How can I split multiple joined words?


I have an array of 1000 or so entries, with examples below:

wickedweather
liquidweather
driveourtrucks
gocompact
slimprojector

I would like to be able to split these into their respective words, as:

wicked weather
liquid weather
drive our trucks
go compact
slim projector

I was hoping a regular expression my do the trick. But, since there is no boundary to stop on, nor is there any sort of capitalization that I could possibly key on, I am thinking, that some sort of reference to a dictionary might be necessary?

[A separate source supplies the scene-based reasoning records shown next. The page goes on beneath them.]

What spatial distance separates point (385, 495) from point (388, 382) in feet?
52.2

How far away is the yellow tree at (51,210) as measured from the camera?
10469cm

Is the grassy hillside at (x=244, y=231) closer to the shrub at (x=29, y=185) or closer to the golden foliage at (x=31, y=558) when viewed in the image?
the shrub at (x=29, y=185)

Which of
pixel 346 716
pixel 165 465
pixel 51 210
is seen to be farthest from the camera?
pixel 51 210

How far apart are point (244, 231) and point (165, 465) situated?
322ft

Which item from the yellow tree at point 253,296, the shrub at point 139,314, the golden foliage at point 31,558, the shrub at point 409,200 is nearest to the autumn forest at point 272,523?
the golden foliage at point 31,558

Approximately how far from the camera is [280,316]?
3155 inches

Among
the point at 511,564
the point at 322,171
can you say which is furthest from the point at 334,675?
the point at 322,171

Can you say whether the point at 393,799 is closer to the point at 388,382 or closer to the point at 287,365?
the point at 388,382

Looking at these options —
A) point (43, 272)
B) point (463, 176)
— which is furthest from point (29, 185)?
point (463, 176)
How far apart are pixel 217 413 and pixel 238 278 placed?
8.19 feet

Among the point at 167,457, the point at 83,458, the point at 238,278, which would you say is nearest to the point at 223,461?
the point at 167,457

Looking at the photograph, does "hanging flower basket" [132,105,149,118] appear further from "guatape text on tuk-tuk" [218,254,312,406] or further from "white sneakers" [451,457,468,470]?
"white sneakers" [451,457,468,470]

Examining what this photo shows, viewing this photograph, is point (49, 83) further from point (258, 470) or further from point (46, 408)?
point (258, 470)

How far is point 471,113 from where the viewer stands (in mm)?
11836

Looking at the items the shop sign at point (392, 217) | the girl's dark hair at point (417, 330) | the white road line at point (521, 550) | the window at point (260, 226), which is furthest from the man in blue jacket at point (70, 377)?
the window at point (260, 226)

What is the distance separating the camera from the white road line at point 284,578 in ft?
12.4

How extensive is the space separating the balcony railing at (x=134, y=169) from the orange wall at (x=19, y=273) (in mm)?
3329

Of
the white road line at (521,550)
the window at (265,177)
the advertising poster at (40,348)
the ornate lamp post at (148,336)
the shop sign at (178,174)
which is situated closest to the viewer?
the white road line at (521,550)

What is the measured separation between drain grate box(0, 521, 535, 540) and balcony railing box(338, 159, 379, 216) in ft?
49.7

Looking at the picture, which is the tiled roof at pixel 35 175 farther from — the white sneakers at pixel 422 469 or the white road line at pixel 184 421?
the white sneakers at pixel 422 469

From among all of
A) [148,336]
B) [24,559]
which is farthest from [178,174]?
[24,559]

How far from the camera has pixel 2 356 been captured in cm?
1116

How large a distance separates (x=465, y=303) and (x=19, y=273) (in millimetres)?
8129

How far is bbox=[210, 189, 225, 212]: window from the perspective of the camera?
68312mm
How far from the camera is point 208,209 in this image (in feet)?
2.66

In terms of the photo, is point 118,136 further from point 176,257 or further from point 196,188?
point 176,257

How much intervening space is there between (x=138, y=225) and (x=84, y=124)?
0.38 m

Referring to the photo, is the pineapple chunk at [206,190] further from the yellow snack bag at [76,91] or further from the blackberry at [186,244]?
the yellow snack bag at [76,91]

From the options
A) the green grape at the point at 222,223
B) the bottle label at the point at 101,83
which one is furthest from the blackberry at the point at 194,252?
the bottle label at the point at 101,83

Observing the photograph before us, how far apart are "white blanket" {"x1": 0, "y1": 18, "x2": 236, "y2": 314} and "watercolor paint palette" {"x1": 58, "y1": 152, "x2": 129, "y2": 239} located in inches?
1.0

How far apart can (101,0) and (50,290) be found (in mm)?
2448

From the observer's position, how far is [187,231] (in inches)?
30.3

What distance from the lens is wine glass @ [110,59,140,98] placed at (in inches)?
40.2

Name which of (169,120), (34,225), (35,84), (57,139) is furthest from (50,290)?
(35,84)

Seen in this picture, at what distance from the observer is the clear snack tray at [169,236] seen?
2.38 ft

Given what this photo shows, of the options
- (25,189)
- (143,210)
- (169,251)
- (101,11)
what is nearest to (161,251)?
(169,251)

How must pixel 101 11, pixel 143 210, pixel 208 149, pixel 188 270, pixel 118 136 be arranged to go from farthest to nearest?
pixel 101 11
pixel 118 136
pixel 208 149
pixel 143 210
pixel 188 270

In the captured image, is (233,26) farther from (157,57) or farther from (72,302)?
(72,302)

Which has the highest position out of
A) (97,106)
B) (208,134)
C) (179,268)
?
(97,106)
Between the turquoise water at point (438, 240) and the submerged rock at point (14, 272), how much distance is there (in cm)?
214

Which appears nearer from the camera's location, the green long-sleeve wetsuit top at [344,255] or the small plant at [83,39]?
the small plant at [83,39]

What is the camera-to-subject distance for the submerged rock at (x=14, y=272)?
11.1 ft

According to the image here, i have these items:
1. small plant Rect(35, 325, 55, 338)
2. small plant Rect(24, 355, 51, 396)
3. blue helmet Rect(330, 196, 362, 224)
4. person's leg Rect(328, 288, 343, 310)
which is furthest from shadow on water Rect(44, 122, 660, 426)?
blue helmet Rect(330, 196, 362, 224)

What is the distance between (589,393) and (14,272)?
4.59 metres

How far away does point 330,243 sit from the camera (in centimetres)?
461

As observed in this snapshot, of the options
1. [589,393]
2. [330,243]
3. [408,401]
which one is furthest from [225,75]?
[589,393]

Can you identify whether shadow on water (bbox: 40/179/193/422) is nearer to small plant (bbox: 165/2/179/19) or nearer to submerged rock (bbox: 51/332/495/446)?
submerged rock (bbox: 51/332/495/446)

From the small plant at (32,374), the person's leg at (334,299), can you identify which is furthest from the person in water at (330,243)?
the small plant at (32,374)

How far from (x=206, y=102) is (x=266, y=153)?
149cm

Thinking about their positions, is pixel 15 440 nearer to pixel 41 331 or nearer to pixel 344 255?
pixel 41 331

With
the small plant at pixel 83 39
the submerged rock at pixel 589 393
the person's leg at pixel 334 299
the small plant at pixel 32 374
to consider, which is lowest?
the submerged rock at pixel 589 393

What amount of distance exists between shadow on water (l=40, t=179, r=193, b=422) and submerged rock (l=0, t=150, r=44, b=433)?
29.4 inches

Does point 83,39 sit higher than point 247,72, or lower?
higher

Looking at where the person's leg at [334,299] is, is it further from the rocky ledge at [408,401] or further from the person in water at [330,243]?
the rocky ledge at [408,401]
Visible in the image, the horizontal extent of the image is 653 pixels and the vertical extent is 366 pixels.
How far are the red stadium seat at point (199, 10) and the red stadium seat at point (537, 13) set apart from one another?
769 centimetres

I suppose it could be done by hand, but why - when it can be done with code! =) But this has stumped me. Any ideas?


Solution

  • The Viterbi algorithm is much faster. It computes the same scores as the recursive search in Dmitry's answer above, but in O(n) time. (Dmitry's search takes exponential time; Viterbi does it by dynamic programming.)

    import re
    from collections import Counter
    
    def viterbi_segment(text):
        probs, lasts = [1.0], [0]
        for i in range(1, len(text) + 1):
            prob_k, k = max((probs[j] * word_prob(text[j:i]), j)
                            for j in range(max(0, i - max_word_length), i))
            probs.append(prob_k)
            lasts.append(k)
        words = []
        i = len(text)
        while 0 < i:
            words.append(text[lasts[i]:i])
            i = lasts[i]
        words.reverse()
        return words, probs[-1]
    
    def word_prob(word): return dictionary[word] / total
    def words(text): return re.findall('[a-z]+', text.lower()) 
    dictionary = Counter(words(open('big.txt').read()))
    max_word_length = max(map(len, dictionary))
    total = float(sum(dictionary.values()))
    

    Testing it:

    >>> viterbi_segment('wickedweather')
    (['wicked', 'weather'], 5.1518198982768158e-10)
    >>> ' '.join(viterbi_segment('itseasyformetosplitlongruntogetherblocks')[0])
    'its easy for me to split long run together blocks'
    

    To be practical you'll likely want a couple refinements:

    • Add logs of probabilities, don't multiply probabilities. This avoids floating-point underflow.
    • Your inputs will in general use words not in your corpus. These substrings must be assigned a nonzero probability as words, or you end up with no solution or a bad solution. (That's just as true for the above exponential search algorithm.) This probability has to be siphoned off the corpus words' probabilities and distributed plausibly among all other word candidates: the general topic is known as smoothing in statistical language models. (You can get away with some pretty rough hacks, though.) This is where the O(n) Viterbi algorithm blows away the search algorithm, because considering non-corpus words blows up the branching factor.